Text section:
>> START
Monday, 27 February 2017

Blog Tour: The Folower by Koethi Zan, Extract and Review



The Follower by Koethi Zan
Published: 23rd February 2017
Publisher: Vintage
Pages:330
Available on ebook
Rating: 3/5

Blurb
SHE'D DO ANYTHING FOR HER HUSBAND.
Julie has the perfect life
A kind boyfriend, loving parents and good grades. She has everything ahead of her.
Cora’s life is a nightmare
A psychopath for a husband, a violent father and a terrible secret. There’s no way out.
But one night, their worlds collide
Locked in an isolated house together, they must work out what has happened – and who they can trust to set them free.


Extract
It was a beautiful late-September night. The air was still warm. The stars, such as they were this close to the city, shone with full force. She took out a pack of cigarettes and knocked it against the post of the wooden porch that encircled the building. Instead of going in, she sat on the bench just under the windows, lit a cigarette, and took a long slow drag. Her parents disapproved of the habit and she agreed with them technically, but, this, her first cigarette in two days, was going down beautifully.
>> END
Goal: List each detail the book review above gives beneath the line "The Follower by Koethi Zan," with its value.

Provided information:
>> START
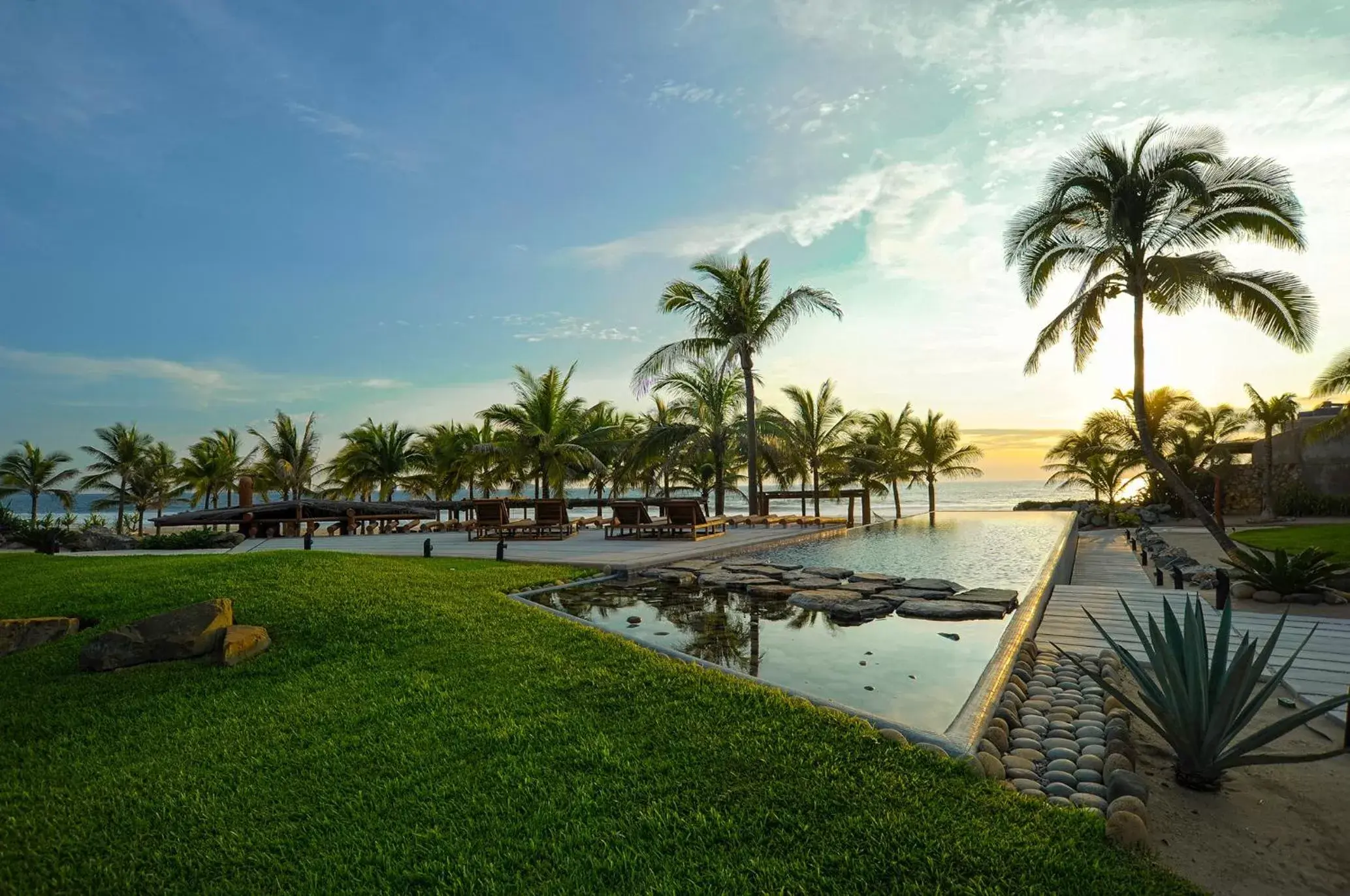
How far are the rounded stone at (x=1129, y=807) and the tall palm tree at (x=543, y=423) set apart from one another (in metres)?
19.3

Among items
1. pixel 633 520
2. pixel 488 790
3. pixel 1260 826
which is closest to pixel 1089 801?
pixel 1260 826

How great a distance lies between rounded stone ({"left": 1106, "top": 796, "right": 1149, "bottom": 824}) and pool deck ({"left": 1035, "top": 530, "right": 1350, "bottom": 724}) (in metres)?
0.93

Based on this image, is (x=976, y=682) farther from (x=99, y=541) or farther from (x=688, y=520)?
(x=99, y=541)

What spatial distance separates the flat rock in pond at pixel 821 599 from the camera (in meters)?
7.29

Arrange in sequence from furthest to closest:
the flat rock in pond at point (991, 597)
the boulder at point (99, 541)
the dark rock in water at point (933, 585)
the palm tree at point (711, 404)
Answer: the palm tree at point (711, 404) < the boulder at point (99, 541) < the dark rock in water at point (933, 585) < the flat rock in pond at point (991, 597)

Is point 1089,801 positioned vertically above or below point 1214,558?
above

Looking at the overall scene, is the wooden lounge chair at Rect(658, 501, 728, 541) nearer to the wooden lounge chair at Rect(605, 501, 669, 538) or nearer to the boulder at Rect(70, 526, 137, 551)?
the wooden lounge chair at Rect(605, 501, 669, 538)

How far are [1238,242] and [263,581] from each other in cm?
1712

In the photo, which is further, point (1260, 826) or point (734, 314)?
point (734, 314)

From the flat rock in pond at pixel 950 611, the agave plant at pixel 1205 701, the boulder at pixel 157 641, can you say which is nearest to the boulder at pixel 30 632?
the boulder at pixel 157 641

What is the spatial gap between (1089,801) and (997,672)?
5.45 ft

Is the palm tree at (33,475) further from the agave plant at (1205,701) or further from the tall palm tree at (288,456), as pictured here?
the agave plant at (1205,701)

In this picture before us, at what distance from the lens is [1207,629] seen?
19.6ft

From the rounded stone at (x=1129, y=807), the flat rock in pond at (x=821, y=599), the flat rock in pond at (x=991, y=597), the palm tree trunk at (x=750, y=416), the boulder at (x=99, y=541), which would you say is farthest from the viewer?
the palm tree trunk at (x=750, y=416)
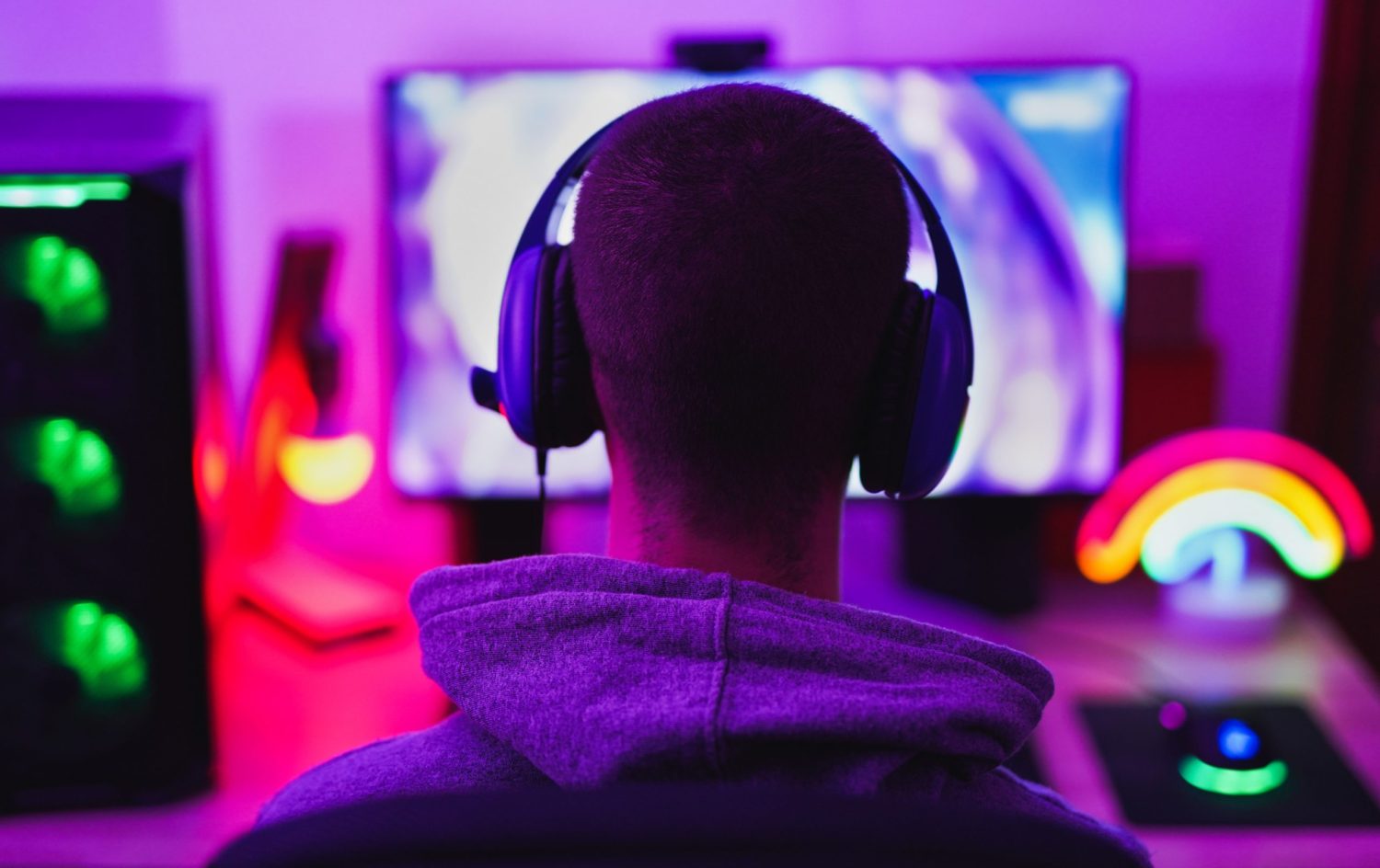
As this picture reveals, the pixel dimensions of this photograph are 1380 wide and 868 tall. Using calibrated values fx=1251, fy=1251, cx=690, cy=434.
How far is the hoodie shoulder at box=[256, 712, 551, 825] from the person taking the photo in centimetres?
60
>> END
Answer in full:
- Published: 23rd February 2017
- Publisher: Vintage
- Pages: 330
- Available on ebook
- Rating: 3/5